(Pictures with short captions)
===
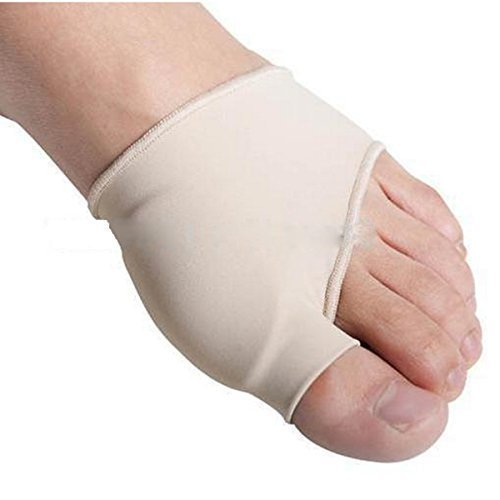 Amazon.com: Gel Bunion Sleeve (Left/Right foot) by GHS: Health & Personal Care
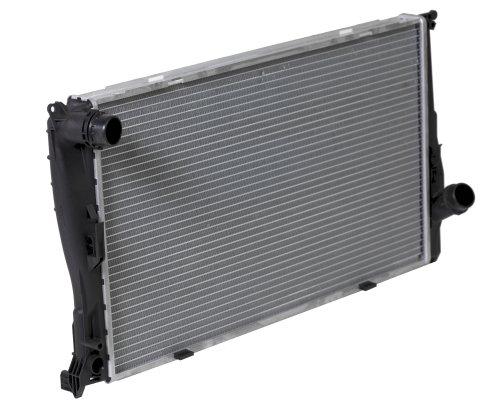 NRF 516842 Radiador, refrigeración motor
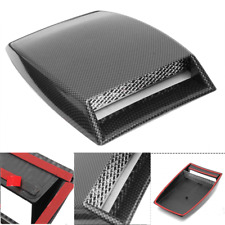 Car Decorative Air Flow Intake Hood Scoop Vent Bonnet Cover For Honda BMW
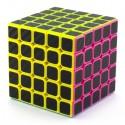 Z Cube Kарбон 5x5x5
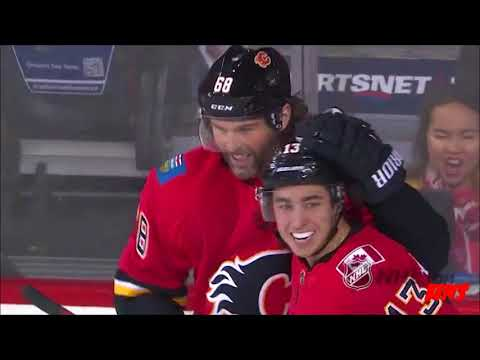 Jaromir Jagr Scores His first NHL Goal as a Calgary Flame | Flames vs Red Wings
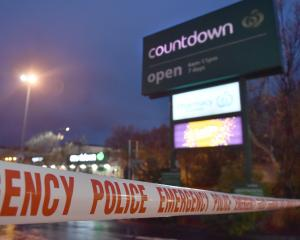 Countdown Dunedin Central was closed for several days following the stabbing incident. Photo:...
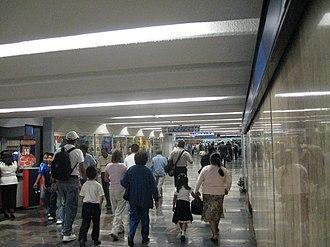 Metro Zócalo - Image: Metro Zocalo Hall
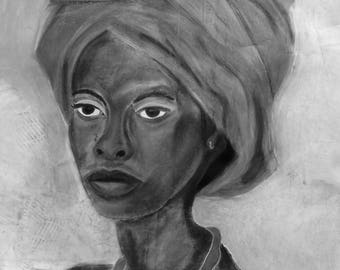 African Woman Pastel Drawing in B/W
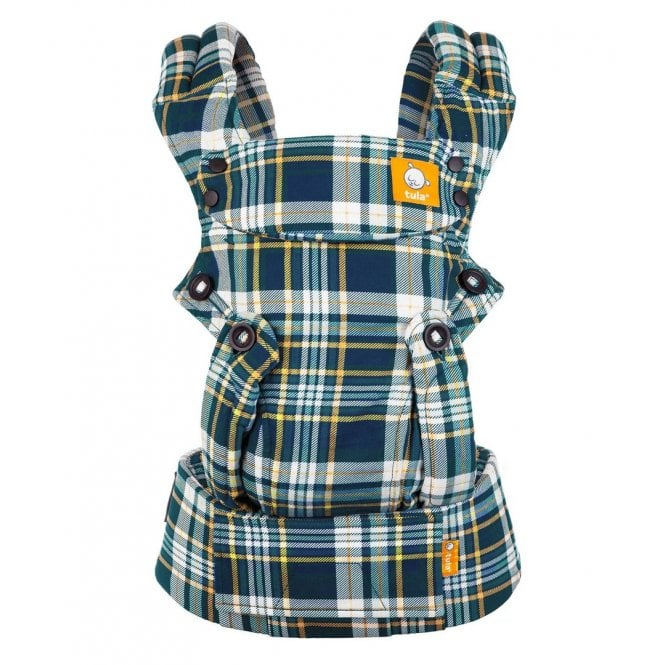 Explore Baby Carrier - Skylar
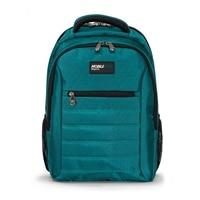 Mobile Edge SmartPack Backpack - Teal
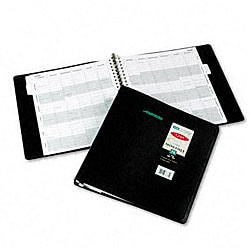 At-A-Glance Unruled 3-Year Monthly Planner - Refillable
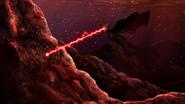 Freedom Fighters próbują uratować Red Tornado (27)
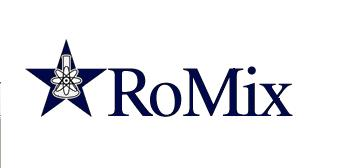 RoMix Chemical & Brush Inc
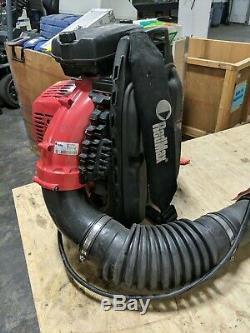 REDMAX EBZ7500 Back Pack Leaf Blower Hip Throttle Cylinder Displacement
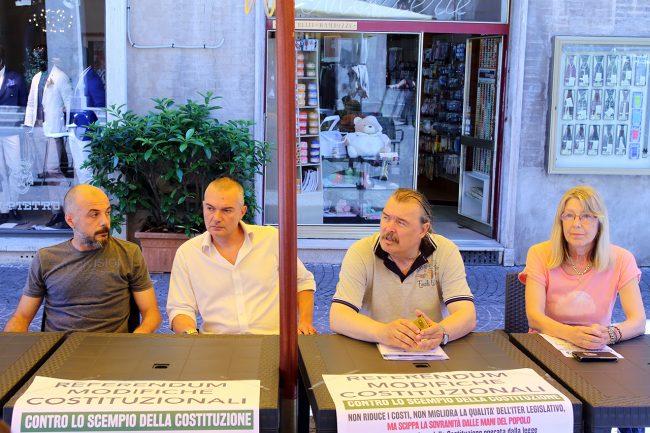 Matteo Petracci_Daniel Taddei_Lorenzo Marconi_Carla Messi_Foto LB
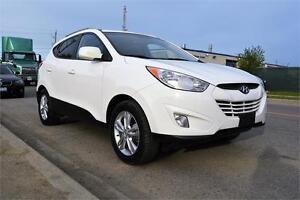2012 Hyundai Tucson | ALL WHEEL DRIVE | NO ACCIDENT HISTORY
===
### What you will do
Copy exactly the lines from the one containing "Jaromir Jagr Scores" through the last line of the records above, including both, and omit every picture.

### Exercise result
 Jaromir Jagr Scores His first NHL Goal as a Calgary Flame | Flames vs Red Wings
 Countdown Dunedin Central was closed for several days following the stabbing incident. Photo:...
 Metro Zócalo - Image: Metro Zocalo Hall
 African Woman Pastel Drawing in B/W
 Explore Baby Carrier - Skylar
 Mobile Edge SmartPack Backpack - Teal
 At-A-Glance Unruled 3-Year Monthly Planner - Refillable
 Freedom Fighters próbują uratować Red Tornado (27)
 RoMix Chemical & Brush Inc
 REDMAX EBZ7500 Back Pack Leaf Blower Hip Throttle Cylinder Displacement
 Matteo Petracci_Daniel Taddei_Lorenzo Marconi_Carla Messi_Foto LB
2012 Hyundai Tucson | ALL WHEEL DRIVE | NO ACCIDENT HISTORY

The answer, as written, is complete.